About this exercise
Go to the line below that has "vector graphical tropical...", print it and each line after it exactly, and stop after the line that has "loveridge black png"; leave out pictures.

** Opening Task data block **

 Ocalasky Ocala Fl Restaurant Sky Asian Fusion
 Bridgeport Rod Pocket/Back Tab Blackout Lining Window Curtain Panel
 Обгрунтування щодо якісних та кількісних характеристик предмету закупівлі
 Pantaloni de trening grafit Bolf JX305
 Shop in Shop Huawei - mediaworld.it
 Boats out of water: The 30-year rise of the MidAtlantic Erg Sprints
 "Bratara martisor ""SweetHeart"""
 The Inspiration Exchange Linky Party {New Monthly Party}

** Closing Task data block **
** Opening Task data block **

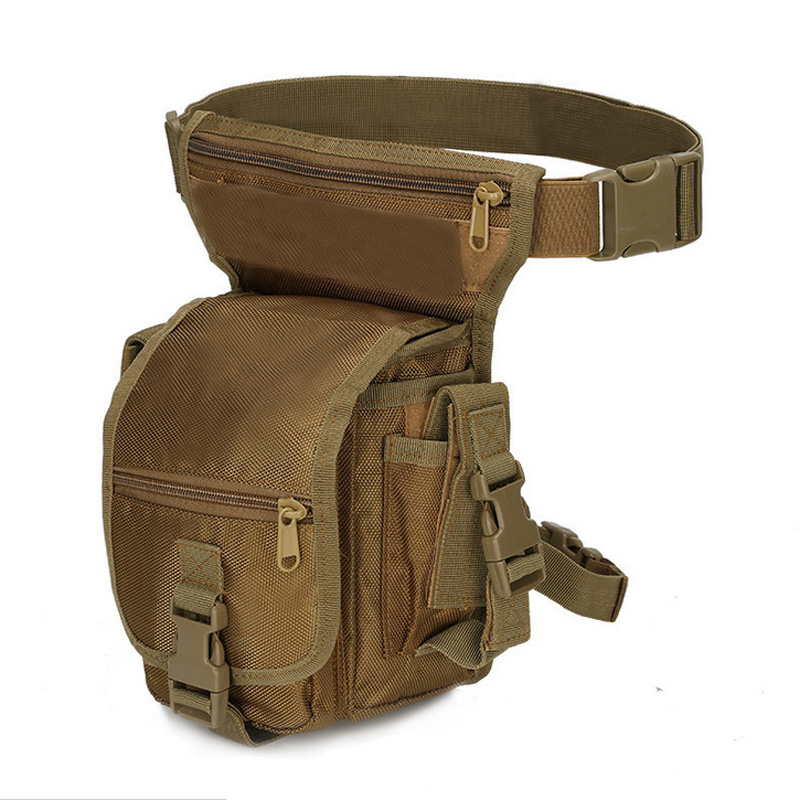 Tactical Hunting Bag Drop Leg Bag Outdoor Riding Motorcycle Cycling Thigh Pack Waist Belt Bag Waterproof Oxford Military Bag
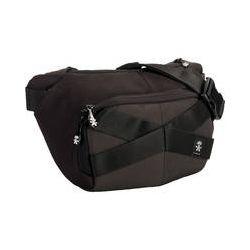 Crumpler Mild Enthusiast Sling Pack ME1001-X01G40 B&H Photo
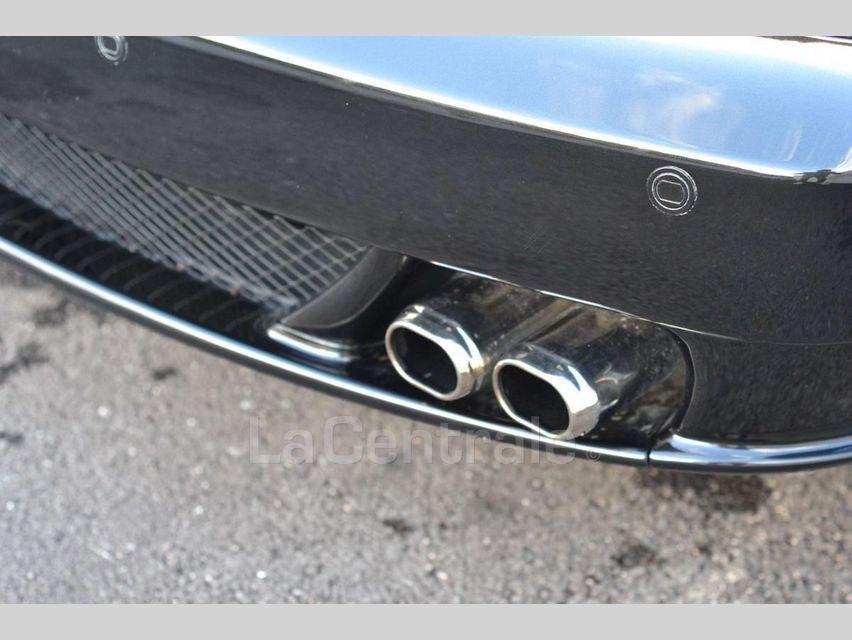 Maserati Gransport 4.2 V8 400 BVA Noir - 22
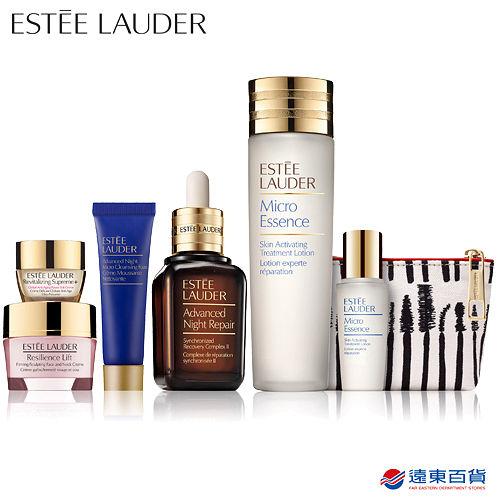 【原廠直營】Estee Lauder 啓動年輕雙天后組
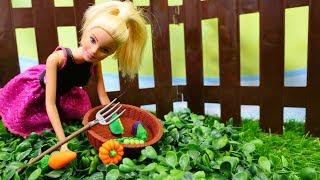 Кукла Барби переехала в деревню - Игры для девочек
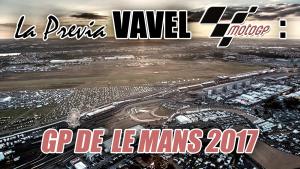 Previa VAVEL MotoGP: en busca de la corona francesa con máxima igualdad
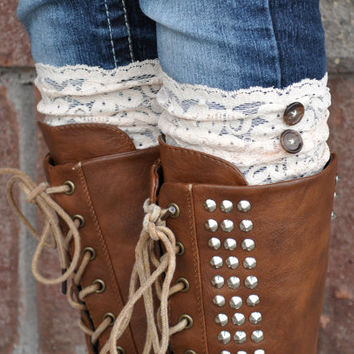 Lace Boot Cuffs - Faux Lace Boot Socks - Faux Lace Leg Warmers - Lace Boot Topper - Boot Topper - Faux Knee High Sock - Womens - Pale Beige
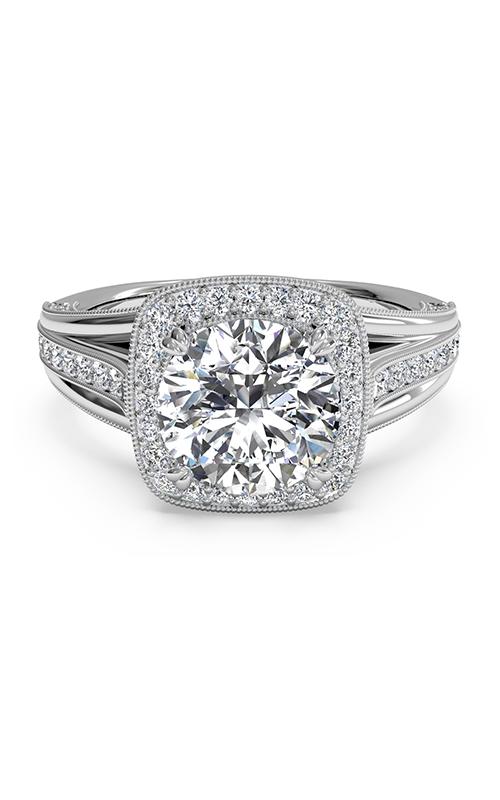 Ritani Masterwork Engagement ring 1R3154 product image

** Closing Task data block **
** Opening Task data block **

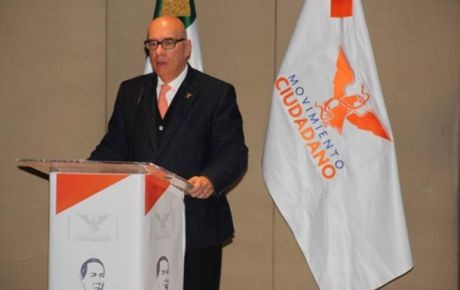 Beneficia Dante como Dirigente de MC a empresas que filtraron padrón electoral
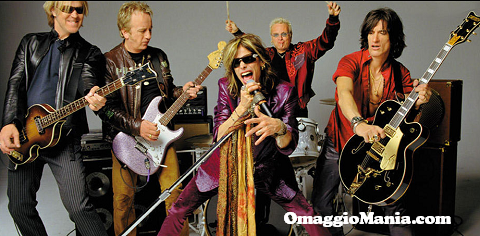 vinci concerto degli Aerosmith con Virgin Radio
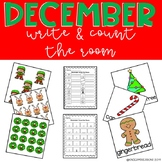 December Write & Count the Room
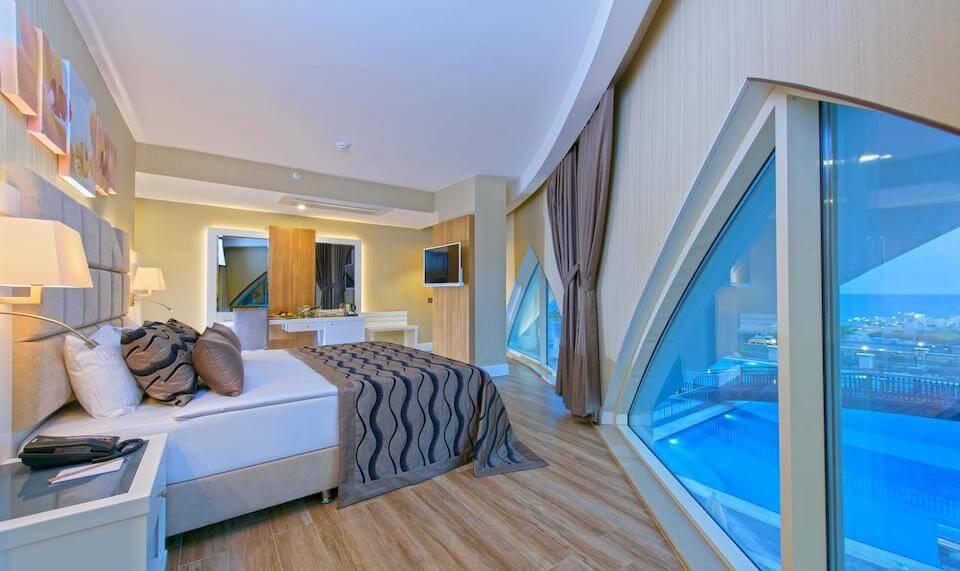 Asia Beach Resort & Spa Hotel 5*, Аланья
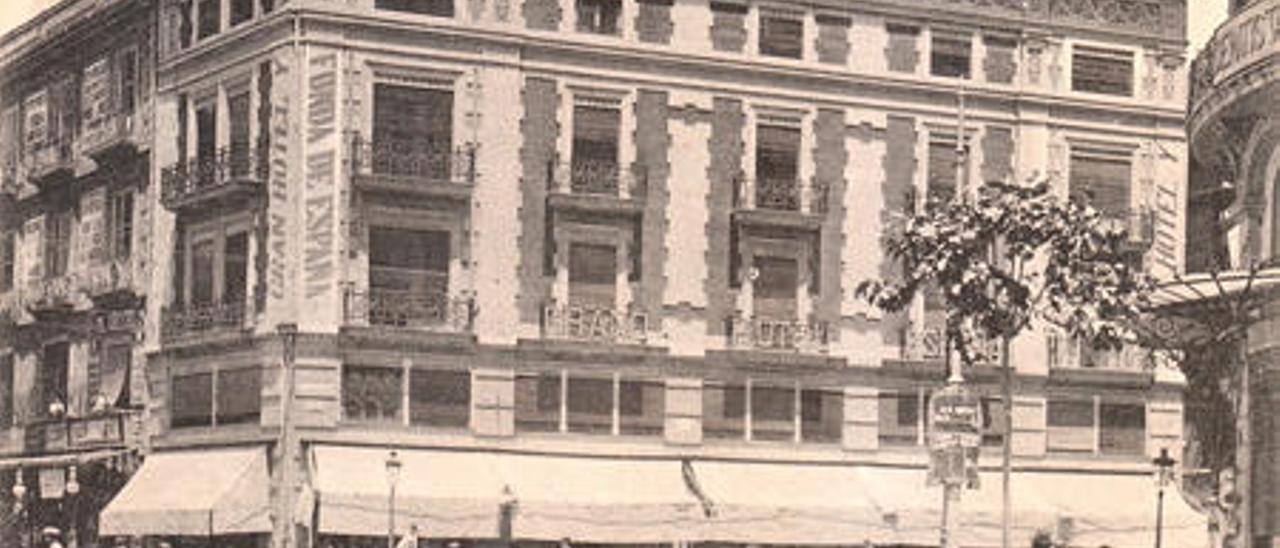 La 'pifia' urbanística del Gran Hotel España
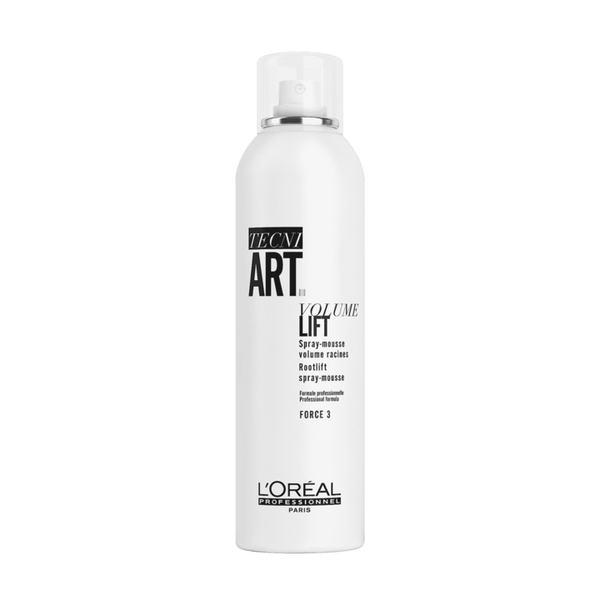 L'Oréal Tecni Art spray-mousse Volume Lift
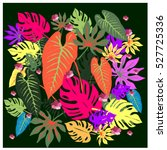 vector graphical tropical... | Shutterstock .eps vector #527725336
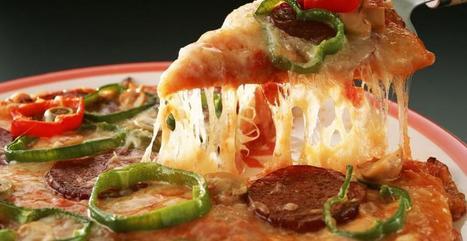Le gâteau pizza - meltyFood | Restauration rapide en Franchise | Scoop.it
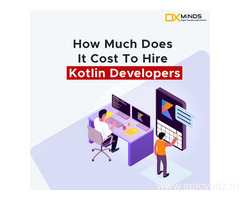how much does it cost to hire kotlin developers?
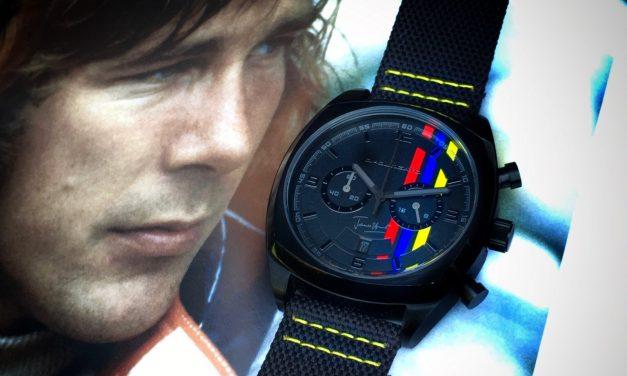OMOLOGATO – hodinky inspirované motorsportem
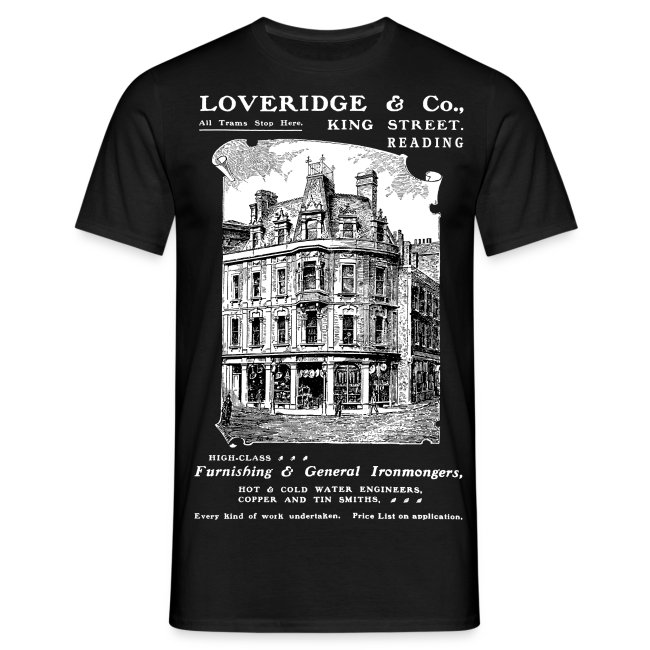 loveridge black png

** Closing Task data block **

Task response
 vector graphical tropical... | Shutterstock .eps vector #527725336
Le gâteau pizza - meltyFood | Restauration rapide en Franchise | Scoop.it
how much does it cost to hire kotlin developers?
OMOLOGATO – hodinky inspirované motorsportem
 loveridge black png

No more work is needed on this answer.